Therefore, this paper focused on automatic parameter adjustment. We set each agent to have a different parameter set instead of using a standard global parameter set for all agents. The parameters are then automatically adjusted using evolutionary computation methods. This approach enables us to distinguish between agents that need to act immediately and those that need to be more deliberate, which leads to more flexible planning in a dynamic environment.

3 Learning

In this section, we explain how evolutionary computation can be utilized as a parameter tuning method in Sect. 3.1 and then discuss four methods of evolutionary computation we used in Sects. 3.23.5.

3.1 Evolutionary computation

Evolutionary computation [18] mimics the evolution of living organisms and is an optimization method that searches for approximate solutions by retaining individuals that are better adapted to the environment.

The main advantages of the evolutionary computation are as follows—

  • Because it is a non-gradient algorithm, it can be applied even if the objective function is discrete. In other words, it is possible to find a solution without depending on the solution method of a specific problem.

  • Even if it is not optimal, a solution can be obtained within a practical time range.

  • It can be applied without changing the form of the parameters to be optimized.

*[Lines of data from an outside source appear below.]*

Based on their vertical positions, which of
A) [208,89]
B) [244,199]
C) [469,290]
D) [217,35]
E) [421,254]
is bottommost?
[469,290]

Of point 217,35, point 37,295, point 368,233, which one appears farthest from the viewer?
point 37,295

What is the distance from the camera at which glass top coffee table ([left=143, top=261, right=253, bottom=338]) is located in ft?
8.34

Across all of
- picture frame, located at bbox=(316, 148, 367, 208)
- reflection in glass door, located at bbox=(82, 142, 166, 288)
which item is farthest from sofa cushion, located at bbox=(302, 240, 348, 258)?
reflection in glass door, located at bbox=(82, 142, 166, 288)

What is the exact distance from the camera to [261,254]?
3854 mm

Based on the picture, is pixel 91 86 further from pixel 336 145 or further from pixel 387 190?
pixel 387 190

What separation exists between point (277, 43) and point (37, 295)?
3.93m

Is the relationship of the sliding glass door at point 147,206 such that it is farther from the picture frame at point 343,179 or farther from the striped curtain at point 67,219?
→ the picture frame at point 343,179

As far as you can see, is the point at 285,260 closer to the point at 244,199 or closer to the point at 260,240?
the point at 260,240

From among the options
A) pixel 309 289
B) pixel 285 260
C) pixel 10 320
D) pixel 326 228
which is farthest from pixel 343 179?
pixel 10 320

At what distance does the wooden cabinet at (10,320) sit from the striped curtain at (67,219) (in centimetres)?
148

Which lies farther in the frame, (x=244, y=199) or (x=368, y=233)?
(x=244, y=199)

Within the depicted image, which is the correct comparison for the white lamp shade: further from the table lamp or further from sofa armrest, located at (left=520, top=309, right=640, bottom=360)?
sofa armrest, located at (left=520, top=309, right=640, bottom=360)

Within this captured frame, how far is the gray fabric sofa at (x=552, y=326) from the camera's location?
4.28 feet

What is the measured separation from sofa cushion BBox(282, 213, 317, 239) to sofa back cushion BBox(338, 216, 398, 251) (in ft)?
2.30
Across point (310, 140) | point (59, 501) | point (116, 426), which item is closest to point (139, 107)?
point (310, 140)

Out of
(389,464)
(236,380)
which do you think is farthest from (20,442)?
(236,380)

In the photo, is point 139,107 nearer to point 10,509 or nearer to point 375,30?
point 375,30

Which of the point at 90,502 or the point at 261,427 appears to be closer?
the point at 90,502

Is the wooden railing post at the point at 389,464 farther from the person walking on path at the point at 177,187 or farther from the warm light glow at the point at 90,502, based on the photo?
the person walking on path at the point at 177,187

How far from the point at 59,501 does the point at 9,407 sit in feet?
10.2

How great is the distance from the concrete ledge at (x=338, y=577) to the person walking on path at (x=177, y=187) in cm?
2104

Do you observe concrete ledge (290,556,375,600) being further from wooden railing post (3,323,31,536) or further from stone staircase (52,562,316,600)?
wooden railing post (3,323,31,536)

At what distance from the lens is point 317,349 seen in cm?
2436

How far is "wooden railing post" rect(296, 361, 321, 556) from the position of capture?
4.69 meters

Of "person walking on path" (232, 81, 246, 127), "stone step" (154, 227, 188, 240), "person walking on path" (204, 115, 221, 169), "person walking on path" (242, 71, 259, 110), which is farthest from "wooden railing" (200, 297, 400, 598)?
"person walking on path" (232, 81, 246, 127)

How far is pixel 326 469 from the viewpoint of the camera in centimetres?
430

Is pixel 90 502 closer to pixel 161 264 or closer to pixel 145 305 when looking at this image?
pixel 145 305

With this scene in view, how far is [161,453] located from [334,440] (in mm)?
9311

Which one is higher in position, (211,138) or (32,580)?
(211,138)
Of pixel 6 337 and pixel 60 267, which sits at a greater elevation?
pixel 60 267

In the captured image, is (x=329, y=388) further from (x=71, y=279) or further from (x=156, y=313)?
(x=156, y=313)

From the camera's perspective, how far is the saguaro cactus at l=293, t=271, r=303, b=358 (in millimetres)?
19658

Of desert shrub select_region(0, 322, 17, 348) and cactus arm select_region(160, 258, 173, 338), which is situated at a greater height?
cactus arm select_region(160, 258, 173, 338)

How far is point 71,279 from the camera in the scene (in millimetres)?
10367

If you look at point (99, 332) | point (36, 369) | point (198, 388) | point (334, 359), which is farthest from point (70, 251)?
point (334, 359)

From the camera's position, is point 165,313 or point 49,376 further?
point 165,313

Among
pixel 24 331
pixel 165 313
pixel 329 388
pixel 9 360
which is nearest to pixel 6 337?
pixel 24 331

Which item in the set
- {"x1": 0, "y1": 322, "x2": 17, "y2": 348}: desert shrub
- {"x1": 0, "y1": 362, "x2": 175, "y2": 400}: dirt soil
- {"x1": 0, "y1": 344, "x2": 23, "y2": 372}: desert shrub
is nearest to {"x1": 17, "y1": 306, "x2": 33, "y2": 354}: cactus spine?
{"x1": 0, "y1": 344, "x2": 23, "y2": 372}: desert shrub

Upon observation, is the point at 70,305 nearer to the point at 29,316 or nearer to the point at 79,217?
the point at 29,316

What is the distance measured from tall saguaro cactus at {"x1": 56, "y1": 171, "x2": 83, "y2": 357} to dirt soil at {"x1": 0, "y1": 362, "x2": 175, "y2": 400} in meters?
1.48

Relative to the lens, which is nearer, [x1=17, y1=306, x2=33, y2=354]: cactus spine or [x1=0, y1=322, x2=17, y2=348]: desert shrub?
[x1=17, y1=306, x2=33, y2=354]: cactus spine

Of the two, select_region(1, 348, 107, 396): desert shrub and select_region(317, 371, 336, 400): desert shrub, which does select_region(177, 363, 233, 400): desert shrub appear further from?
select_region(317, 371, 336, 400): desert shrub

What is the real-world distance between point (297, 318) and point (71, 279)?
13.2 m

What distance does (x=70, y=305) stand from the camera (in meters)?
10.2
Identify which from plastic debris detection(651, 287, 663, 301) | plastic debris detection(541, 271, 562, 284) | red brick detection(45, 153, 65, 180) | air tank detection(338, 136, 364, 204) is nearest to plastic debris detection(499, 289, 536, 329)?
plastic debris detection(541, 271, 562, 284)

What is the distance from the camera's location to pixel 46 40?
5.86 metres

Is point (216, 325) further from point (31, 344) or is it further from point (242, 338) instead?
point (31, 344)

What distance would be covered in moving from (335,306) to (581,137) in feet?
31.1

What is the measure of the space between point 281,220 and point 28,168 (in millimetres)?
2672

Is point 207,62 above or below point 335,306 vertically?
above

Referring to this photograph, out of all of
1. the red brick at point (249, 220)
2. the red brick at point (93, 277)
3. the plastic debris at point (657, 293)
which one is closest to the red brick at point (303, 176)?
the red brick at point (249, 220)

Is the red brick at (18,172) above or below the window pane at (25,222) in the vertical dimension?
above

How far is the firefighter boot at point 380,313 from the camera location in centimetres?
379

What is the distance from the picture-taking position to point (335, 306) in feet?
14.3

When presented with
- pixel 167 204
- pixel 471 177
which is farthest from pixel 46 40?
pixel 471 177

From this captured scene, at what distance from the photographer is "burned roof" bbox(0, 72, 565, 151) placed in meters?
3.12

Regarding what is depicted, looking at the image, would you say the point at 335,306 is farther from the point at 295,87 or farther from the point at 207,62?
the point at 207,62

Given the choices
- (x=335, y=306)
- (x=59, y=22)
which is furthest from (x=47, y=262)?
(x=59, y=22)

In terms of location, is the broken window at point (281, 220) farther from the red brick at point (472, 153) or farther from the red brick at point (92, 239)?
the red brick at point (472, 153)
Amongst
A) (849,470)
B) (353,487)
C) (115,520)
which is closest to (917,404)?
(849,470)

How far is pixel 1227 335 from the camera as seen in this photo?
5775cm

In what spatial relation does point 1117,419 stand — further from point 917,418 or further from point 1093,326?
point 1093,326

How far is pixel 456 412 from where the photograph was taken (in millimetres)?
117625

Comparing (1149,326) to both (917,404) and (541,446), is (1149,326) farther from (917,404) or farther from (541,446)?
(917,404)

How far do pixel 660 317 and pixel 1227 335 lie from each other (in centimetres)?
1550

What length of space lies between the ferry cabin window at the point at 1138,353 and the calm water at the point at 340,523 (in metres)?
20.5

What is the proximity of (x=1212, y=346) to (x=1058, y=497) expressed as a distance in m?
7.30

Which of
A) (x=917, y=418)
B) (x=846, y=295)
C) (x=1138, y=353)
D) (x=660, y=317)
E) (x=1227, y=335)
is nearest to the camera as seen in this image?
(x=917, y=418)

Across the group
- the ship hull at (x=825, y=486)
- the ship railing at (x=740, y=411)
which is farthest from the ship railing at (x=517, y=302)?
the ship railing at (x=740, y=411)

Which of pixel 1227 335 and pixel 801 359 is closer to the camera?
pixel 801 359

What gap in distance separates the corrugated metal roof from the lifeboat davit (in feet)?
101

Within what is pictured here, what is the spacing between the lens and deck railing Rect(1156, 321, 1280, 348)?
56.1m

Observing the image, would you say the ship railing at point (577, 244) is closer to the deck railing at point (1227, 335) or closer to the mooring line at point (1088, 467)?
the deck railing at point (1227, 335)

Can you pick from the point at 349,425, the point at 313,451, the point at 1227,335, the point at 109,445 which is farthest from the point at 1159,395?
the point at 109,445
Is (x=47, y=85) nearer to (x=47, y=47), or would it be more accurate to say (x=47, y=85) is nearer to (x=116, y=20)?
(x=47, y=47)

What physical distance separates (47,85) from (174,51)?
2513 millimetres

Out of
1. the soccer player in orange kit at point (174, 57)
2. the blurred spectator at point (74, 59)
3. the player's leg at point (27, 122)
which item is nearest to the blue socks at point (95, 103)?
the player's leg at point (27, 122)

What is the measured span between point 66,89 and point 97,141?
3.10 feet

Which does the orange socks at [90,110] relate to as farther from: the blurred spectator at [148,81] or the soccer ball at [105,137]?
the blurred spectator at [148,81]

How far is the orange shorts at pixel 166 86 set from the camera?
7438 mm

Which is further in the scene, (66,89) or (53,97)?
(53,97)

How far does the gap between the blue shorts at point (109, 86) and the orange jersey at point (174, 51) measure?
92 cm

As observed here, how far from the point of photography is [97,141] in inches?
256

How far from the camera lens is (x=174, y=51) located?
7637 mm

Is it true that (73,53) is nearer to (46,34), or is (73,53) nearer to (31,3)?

The reward function is non-gradient because the reward of an agent in AASN is derived from the changes in the environment and the agent’s state as a result of planning. Therefore, the gradient optimization method cannot be used to adjust parameters if both immediate and deliberative actions to be performed. In the case of reinforcement learning [19], the parameters need to be replaced by Q values and then updated, resulting in information loss. Therefore, to meet the requirements of our paper, we opted to use evolutionary computation to adjust the parameters.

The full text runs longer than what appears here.